The Drupal Association is an educational non-profit organization that tasks itself with fostering and supporting the Drupal software project, the community and its growth. Supported by both individual members and organizations, the Association uses its resources, network and funds to constantly engage in new projects and initiatives to help educate people about Drupal and support the growth of the Drupal project.

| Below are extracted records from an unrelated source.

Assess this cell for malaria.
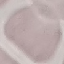

It is uninfected.

preparation: thin smear
image_type: automatically extracted cell patch, resized to 64 × 64 pixels
stain: Giemsa
capture: smartphone through the microscope eyepiece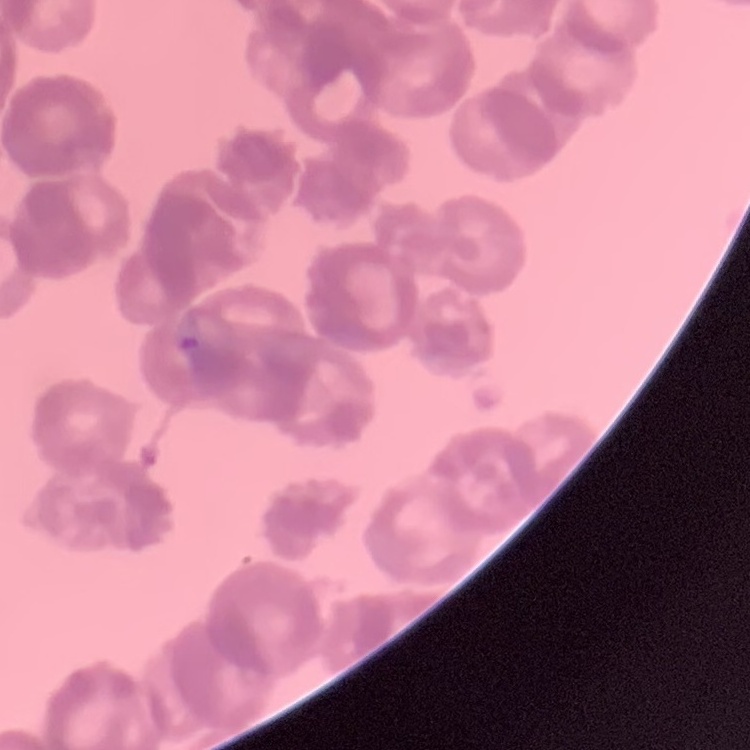
red blood cell morphology = rouleaux formation
preparation = thin blood film
image type = one tile cut from a larger photomicrograph
stain = Field's or Giemsa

The Drupal Association does not control or direct code development of Drupal.

Mission 

The Drupal Association fosters and supports the Drupal software project, the community and its growth by: maintaining the hardware and software infrastructure of Drupal.org and other community sites, empowering the Drupal community, protecting the GPL source code of the Drupal project, organizing and promoting worldwide events (see DrupalCon), and communicating the benefits of Drupal.

Staff 

The Drupal Association's executive director is currently Heather Rocker. Megan Sanicki served as the executive director from 2016 to 2018. Holly Ross served as the executive director from 2013 to 2016, and was preceded by Jacob Redding (2010-2013)

History 

 2006 - Drupal VZW is formed as a Brussels non-profit organization, and the "Drupal Association" is announced at DrupalCon Brussels.
 2008 - DrupalCon, Inc. is incorporated in the United States for facilitating production of North American DrupalCon events.
 2010 - DrupalCon, Inc. is granted US 501(c)3 non-profit status.
 2011 - The Drupal VZW Board votes to request that DrupalCon, Inc. assume most responsibilities of the Drupal Association.  DrupalCon. Inc. formally assumes the business name "Drupal Association" and begins acting as the legal body to support the worldwide Drupal community.
 2012 - Broad based elections held for "at-large" directors to join the board to represent the community.
 2013 - Holly Ross hired to serve as executive director, replacing Jacob Redding.
 2014 - Dries Buytaert filed for US Federal Trademark for the Drupal word mark, in his individual capacity. An Assignment has not been recorded to Drupal VZW, Drupal Association, or Drupalcon, Inc. 
 2016 - Megan Sanicki appointed executive director
 2018 - Tim Lehnen appointed interim executive director
 2019 - Heather Rocker appointed executive director
 2020 - As part of the COVID-19 pandemic, the company received between $150,000 and $350,000 in federally backed small business loans from Beneficial State Bank as part of the Paycheck Protection Program. The company stated it would allow them to retain 14 jobs.